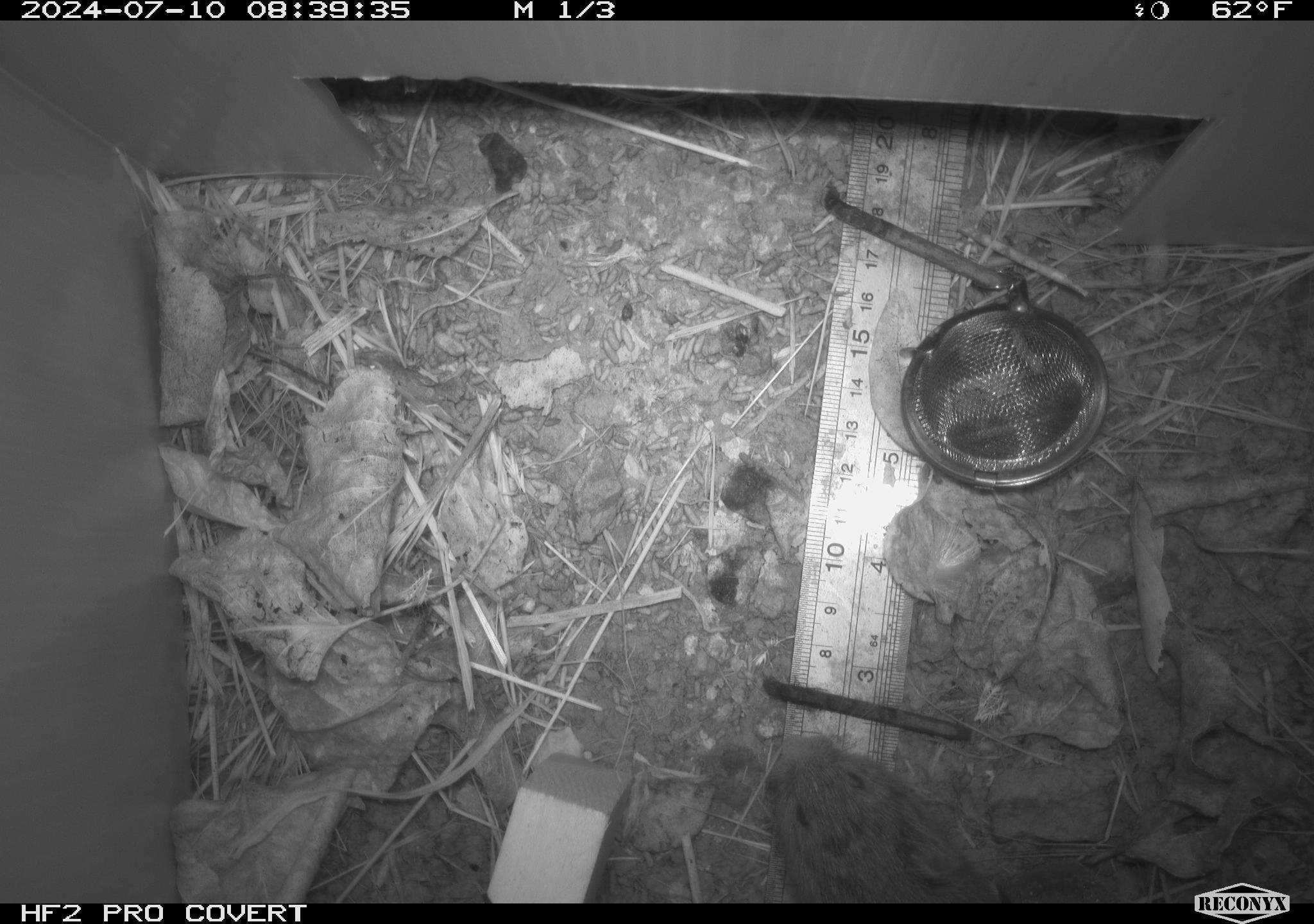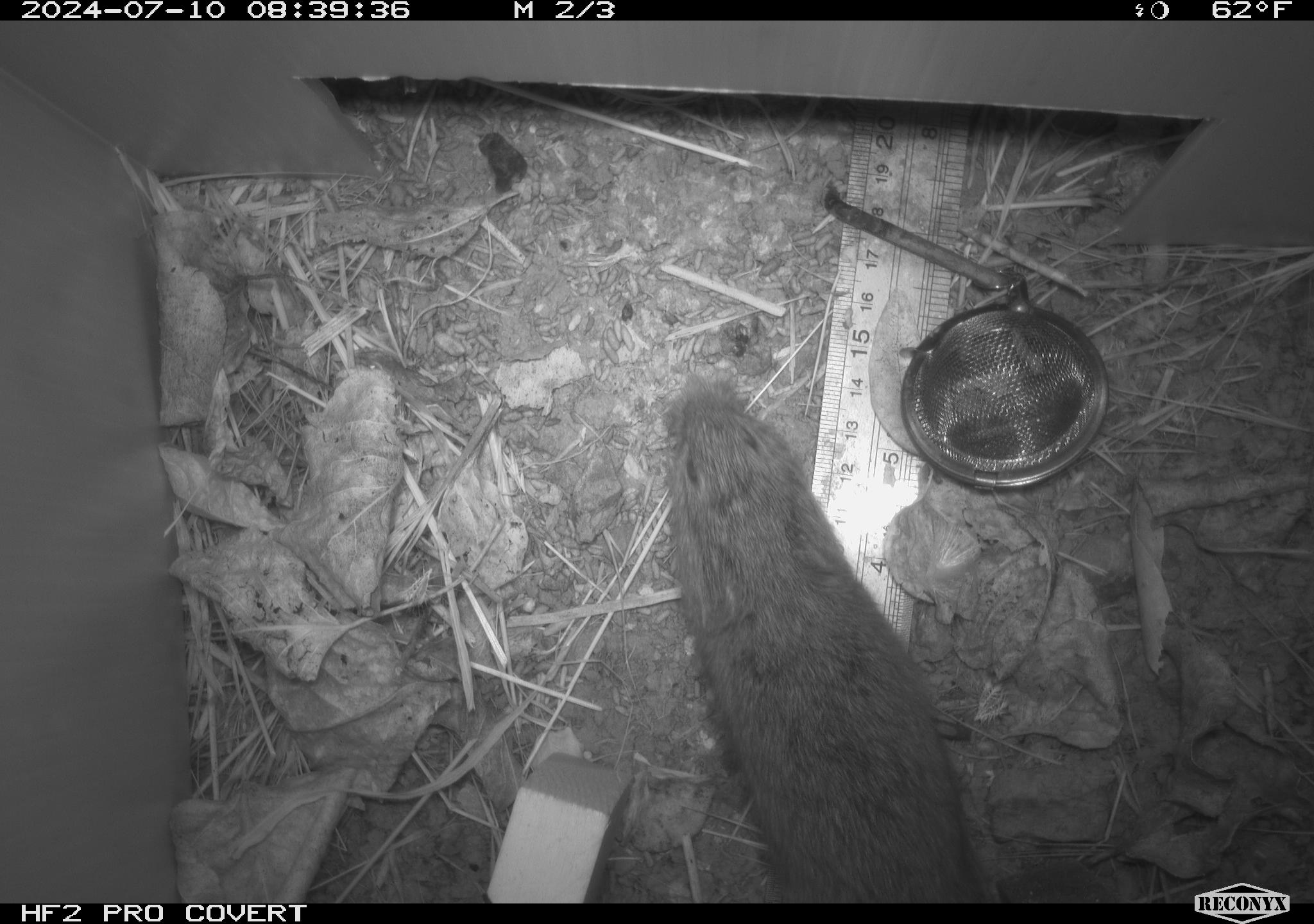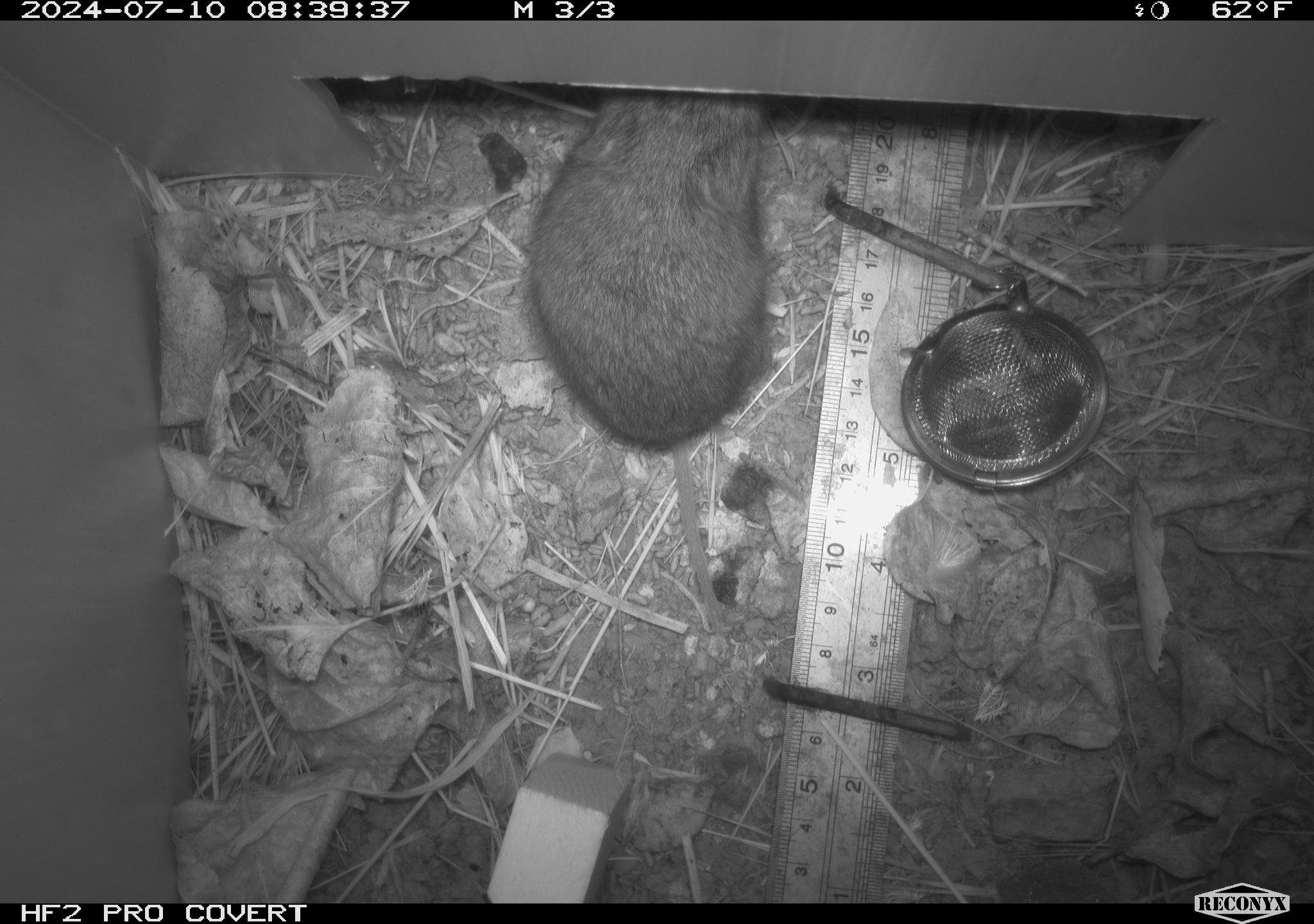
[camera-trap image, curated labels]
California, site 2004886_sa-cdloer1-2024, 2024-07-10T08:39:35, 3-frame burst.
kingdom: Animalia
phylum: Chordata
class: Mammalia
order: Rodentia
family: Cricetidae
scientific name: Arvicolinae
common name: voles, lemmings, and muskrats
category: arvicolinae subfamily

::::::::::

Task to carry out:
When the listing is transcribed, every line must match the original exactly, and the pictures must be left out.

Written response:
[camera-trap image, curated labels]
California, site 2004886_sa-cdloer1-2024, 2024-07-10T08:39:35, 3-frame burst.
kingdom: Animalia
phylum: Chordata
class: Mammalia
order: Rodentia
family: Cricetidae
scientific name: Arvicolinae
common name: voles, lemmings, and muskrats
category: arvicolinae subfamily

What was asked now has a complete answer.